Action item = Exactly the lines from the opening of the data through the line containing "scientific name: Lupulella mesomelas" should be reproduced, please, with nothing added.

======== The input

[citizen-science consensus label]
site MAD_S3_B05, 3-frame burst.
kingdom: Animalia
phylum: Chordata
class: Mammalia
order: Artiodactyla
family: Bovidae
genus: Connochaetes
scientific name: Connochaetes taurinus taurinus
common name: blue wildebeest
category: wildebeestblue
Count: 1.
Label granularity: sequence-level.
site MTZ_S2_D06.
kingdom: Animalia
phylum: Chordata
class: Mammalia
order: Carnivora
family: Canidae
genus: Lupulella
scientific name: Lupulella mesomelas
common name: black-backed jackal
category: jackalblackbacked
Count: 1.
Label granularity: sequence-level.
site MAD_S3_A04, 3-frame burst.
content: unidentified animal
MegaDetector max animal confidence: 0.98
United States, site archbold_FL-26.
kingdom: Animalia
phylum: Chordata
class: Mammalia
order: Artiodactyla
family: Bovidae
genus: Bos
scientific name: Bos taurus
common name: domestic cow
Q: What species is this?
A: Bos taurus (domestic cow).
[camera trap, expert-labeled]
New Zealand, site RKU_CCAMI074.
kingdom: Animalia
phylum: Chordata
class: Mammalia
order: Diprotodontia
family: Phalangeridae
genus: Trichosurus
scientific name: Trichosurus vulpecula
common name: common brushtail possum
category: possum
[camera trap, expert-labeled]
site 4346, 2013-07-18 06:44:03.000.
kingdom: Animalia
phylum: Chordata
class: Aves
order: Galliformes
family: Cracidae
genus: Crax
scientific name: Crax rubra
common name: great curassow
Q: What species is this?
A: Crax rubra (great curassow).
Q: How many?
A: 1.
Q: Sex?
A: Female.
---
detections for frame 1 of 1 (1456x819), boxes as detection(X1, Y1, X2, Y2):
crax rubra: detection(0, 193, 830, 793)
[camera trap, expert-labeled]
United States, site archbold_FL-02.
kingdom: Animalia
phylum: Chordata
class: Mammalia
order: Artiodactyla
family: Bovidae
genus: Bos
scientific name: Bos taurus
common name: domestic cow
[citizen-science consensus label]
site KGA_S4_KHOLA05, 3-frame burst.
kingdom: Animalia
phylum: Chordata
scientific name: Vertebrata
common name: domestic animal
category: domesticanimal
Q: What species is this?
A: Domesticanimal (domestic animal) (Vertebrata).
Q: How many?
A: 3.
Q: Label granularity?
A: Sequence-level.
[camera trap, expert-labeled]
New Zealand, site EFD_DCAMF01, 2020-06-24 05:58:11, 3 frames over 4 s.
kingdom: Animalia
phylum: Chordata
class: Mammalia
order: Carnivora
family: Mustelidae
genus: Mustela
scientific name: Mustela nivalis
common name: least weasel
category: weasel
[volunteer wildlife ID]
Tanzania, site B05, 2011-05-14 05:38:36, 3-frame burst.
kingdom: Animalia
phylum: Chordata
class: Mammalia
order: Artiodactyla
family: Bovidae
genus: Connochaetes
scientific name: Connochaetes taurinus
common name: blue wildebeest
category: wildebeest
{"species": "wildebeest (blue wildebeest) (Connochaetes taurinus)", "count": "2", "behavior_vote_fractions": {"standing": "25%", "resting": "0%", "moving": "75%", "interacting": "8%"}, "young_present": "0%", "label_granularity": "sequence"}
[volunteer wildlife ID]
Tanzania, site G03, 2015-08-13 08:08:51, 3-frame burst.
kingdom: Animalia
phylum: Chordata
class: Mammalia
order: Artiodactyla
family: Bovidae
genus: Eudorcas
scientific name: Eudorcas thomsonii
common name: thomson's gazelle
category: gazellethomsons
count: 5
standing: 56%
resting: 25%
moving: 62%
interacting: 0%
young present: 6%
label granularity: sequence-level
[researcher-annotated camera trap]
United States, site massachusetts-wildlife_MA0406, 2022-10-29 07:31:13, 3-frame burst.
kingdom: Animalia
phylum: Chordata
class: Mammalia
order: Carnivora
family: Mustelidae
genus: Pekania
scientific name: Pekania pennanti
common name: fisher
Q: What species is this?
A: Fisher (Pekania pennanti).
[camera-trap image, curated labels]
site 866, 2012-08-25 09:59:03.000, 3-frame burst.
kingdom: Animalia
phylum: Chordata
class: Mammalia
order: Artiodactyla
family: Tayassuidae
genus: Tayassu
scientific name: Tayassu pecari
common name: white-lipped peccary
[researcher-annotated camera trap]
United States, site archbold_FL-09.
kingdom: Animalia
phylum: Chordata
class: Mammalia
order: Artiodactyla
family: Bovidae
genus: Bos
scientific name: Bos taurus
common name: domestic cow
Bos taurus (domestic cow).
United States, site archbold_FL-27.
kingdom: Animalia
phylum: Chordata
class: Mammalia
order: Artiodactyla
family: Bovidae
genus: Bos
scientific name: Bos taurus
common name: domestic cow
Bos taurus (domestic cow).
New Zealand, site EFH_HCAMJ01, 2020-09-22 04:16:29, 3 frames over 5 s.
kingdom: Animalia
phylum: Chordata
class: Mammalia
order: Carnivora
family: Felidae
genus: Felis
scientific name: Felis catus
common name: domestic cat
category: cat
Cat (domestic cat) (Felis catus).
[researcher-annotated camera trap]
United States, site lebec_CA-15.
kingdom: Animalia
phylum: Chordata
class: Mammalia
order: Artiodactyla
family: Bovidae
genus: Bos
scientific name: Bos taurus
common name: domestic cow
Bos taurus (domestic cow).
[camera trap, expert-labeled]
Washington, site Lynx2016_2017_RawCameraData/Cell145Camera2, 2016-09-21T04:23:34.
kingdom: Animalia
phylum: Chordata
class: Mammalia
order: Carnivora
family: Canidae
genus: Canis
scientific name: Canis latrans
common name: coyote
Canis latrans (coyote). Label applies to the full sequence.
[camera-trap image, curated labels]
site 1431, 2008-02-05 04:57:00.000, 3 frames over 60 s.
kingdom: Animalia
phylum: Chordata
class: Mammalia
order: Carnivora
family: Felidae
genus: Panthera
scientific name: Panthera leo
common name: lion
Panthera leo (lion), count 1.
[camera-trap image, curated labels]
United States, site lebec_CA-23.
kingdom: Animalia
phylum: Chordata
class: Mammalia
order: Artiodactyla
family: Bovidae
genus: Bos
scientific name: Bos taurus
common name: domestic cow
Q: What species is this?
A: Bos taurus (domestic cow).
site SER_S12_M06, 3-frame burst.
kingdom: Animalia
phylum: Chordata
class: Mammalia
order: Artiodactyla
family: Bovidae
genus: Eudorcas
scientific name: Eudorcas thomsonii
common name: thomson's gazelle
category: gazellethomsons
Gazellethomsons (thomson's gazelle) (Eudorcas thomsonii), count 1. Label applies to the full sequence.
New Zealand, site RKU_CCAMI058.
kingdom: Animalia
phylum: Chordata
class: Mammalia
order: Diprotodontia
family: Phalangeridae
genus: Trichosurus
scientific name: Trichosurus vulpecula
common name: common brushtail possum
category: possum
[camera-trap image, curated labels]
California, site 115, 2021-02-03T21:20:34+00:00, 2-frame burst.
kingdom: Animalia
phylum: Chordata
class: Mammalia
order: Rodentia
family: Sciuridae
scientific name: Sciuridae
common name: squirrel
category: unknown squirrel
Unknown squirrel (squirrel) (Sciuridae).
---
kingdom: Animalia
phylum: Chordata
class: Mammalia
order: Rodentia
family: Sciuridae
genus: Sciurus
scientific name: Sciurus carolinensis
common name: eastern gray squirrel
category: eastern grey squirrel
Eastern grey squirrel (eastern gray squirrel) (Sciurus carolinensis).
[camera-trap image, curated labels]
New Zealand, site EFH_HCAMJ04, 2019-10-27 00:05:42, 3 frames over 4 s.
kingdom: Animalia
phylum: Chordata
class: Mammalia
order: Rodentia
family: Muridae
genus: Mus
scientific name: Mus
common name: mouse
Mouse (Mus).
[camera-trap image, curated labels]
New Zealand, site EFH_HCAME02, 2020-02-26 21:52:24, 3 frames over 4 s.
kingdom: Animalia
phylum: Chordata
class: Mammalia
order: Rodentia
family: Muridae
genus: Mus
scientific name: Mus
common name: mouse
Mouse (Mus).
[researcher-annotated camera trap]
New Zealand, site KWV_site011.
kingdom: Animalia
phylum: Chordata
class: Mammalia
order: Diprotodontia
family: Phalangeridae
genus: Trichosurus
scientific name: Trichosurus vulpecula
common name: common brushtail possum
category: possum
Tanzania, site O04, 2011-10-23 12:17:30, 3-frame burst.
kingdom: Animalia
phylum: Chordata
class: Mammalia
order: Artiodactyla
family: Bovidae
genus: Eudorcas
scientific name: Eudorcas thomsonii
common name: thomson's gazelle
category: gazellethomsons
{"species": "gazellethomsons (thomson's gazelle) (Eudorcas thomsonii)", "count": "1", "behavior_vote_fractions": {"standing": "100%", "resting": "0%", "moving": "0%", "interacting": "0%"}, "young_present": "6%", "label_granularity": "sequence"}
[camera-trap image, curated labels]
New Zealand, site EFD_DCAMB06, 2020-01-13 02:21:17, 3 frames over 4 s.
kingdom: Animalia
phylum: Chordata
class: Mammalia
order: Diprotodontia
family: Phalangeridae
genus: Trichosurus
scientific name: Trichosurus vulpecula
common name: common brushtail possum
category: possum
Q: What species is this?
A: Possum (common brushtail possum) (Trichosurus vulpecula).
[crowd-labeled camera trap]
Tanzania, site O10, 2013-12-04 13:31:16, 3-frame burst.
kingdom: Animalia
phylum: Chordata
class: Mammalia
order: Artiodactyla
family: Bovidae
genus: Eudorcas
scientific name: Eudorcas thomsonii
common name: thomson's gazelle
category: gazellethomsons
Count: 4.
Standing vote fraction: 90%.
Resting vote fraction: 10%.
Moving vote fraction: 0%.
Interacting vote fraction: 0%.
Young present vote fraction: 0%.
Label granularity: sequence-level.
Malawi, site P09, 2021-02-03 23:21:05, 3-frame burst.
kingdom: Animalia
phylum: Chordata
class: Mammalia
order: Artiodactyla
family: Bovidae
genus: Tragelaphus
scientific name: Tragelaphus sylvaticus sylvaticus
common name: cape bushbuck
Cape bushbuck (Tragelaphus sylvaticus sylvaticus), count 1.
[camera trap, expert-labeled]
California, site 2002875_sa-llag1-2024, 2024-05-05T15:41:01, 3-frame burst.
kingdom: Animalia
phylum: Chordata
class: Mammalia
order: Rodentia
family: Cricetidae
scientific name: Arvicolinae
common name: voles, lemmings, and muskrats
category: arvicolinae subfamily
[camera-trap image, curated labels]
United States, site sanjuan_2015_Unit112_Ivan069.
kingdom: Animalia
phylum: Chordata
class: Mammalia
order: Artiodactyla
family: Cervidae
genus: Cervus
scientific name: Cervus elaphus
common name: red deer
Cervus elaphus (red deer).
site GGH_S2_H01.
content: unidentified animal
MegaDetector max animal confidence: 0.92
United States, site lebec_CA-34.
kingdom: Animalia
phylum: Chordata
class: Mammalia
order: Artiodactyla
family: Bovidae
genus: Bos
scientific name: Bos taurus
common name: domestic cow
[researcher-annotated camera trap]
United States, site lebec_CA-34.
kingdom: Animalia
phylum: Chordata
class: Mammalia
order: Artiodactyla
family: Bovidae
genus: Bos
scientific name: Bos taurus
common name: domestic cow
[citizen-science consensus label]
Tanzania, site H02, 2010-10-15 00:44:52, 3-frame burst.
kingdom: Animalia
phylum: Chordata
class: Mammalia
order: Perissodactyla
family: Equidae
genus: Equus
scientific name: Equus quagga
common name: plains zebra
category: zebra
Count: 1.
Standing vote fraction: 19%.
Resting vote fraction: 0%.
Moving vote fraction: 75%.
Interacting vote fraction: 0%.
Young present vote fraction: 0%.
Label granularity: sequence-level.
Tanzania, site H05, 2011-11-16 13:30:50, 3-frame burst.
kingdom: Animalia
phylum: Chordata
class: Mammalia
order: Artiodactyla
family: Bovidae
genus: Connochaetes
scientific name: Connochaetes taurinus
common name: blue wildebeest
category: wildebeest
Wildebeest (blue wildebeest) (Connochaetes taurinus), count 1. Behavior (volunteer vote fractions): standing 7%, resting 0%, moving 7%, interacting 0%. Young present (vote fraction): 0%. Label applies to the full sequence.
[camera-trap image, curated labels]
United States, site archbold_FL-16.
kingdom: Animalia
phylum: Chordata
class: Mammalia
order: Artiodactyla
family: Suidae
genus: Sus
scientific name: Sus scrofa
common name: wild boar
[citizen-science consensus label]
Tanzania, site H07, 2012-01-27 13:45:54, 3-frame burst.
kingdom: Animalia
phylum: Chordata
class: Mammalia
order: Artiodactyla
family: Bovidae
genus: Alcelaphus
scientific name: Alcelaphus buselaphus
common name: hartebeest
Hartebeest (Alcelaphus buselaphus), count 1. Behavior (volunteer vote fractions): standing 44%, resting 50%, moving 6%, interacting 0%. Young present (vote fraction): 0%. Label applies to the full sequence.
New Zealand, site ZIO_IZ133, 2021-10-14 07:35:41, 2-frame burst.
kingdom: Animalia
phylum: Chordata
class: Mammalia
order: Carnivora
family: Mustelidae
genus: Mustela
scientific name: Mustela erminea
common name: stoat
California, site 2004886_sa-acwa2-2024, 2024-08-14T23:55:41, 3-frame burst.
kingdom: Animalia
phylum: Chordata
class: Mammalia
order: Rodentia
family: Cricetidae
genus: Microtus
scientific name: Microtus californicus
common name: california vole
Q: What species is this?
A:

================

Solved problem =
[citizen-science consensus label]
site MAD_S3_B05, 3-frame burst.
kingdom: Animalia
phylum: Chordata
class: Mammalia
order: Artiodactyla
family: Bovidae
genus: Connochaetes
scientific name: Connochaetes taurinus taurinus
common name: blue wildebeest
category: wildebeestblue
Count: 1.
Label granularity: sequence-level.
site MTZ_S2_D06.
kingdom: Animalia
phylum: Chordata
class: Mammalia
order: Carnivora
family: Canidae
genus: Lupulella
scientific name: Lupulella mesomelas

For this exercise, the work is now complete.